Nick is not your average teenage boy. He lives with his younger sister and his checked out father. He has to work at the local chicken slaughterhouse to help pay the bills. He has a heavy burden on his shoulders and takes it well. His father (“the Dude”) is more concerned with free living than taking care of his daughter, who has Aspergers. So Nick does it, without complaint. After a (really gross) accident at the slaughterhouse, which Nick is blamed for, he winds up in the desert on a juvenile delinquent program. One morning he wakes up to find some of the kids and counselors have turned into zombies. Nick and the few surviving teens escape into the woods and have to figure out what happened and how to stop it, all while trying to stay alive.

Nick was an interesting sort of character. He clearly cared for his sister and would do anything for her. He had his grumpy moments, especially when dealing with The Dude, but overall, he was likable. His sister was super quiet and only wanted to play her video games. Every once in a while, she would surprise Nick with her depth of understanding, but mostly she was silent. We learned a bit into the novel why The Dude was the way he was, but it still didn’t make me like him any more. Petal, Nick’s secret crush, was strong and seriously knew how to take care of herself. But she was also harsh, and as far as I could tell, the only think Nick liked about her was the way she looked. There were a few other characters that Nick spent time with (warning: don’t get too attached, because Sean Beaudoin isn’t afraid to kill anyone off), including another strong female, which was a nice addition.

The dialogue was full of teenage boy nonsense (i.e. crude jokes and bad language). The pace was frantic and chaotic, with a lot of things going on, one right after the other.

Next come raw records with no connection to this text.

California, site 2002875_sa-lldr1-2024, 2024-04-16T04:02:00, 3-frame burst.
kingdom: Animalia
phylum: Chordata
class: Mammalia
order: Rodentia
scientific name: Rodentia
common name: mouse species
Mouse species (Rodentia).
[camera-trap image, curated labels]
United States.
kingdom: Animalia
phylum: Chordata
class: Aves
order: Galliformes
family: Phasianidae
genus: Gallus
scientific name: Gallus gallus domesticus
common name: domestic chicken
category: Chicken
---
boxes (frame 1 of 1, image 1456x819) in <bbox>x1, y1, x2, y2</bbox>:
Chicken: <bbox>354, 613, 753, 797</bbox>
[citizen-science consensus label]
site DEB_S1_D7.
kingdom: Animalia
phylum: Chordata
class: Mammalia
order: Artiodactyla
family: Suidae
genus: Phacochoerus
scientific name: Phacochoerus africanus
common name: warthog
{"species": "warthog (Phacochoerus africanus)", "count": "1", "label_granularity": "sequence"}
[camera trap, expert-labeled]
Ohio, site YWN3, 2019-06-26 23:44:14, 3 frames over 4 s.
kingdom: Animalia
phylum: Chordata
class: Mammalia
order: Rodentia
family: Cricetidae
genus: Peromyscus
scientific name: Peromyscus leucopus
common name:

It was a zippy book and easy to get through quickly. It was graphic with the zombies and all the death, so don’t bother if you’re squeamish. As a vegetarian, I was especially icked out by the slaughterhouse scenes. Nothing subtle going on in there. The Infects had a small element of the paranormal, which I didn’t think fit in the story very well and was altogether unnecessary.

There were a few important questions that remained unanswered. I probably would have enjoyed the book more if I had felt that everything came to a nice close. Also, I’m still not sure how Nick ended up at Inward Trek. I don’t even think he knew either. He had an accident on a machine at work and he passed out. Next thing we know, he’s on a bus to juvie. Nobody thinks this is an awful harsh punishment for an accident? He doesn’t try to explain what happened to anybody? Why did everyone at Inward Trek have to have a nickname? I didn’t understand that. The ending was interesting and entertaining, but certainly not a super twist worth writing home about.

The cover, while not especially unique, is fun. Clearly this is a zombie book. I also love the little clue hidden right in plain sight.

The sum up:
Your average zombie book with a few unique twists. If zombies are your thing, give it a go. Otherwise, it’s okay to skip.